Per fortuna, col tempo le cose sono cambiate. Già negli anni '70 parte di chi aveva deciso di restare in Germania era già riuscito a comprare una casa e a inserire con successo i figli nel sistema educativo tedesco. Oggi tanti discendenti di ex immigrati turchi occupano posizioni di prestigio all'interno delle aziende tedesche, sono perfettamente integrati nella società nella quale da sempre hanno vissuto e mantengono intatte le tradizioni famigliari.
Anche dal punto di vista sociale si sono verificati dei cambiamenti importanti. Le manifestazioni di razzismo sono sempre più sporadiche e il governo ha espressamente ringraziato gli immigrati di un tempo per aver contribuito alla crescita economica del paese. Inoltre, dal 2000 la cittadinanza tedesca si può avere dopo 8 anni di permanenza, mentre al bambino nato da genitori stranieri spetta la cittadinanza tedesca, se questi hanno un permesso di soggiorno che va dagli 8 anni in su.
Oggi più di 600.000 turchi sono oramai cittadini tedeschi, e Berlino è la città turca più grande d'Europa, con le sue 100 e più moschee e i suoi cinque quotidiani in lingua turca. Ci sono turchi anche in Parlamento e più di 40.000 sono proprietari di imprese che assumono dipendenti turchi e tedeschi.

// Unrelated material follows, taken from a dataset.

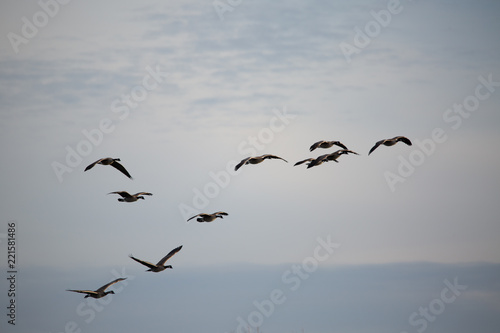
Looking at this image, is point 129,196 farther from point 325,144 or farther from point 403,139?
point 403,139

Non è raro nemmeno trovare tedeschi in Turchia: i buoni rapporti tra i due paesi hanno fatto sì che si innescasse anche il fenomeno migratorio contrario, con gli anni, ripercorrendo strade già battute in passato: i cosiddetti "Tedeschi del Bosforo" erano quei cittadini scappati dalla Germania nazista e dall'ex Impero Austro-Ungarico, stabilitisi nella Repubblica di Turchia e nell'ex Impero Ottomano. I loro discendenti vivono ancora qui e sono oramai cittadini turchi a tutti gli effetti.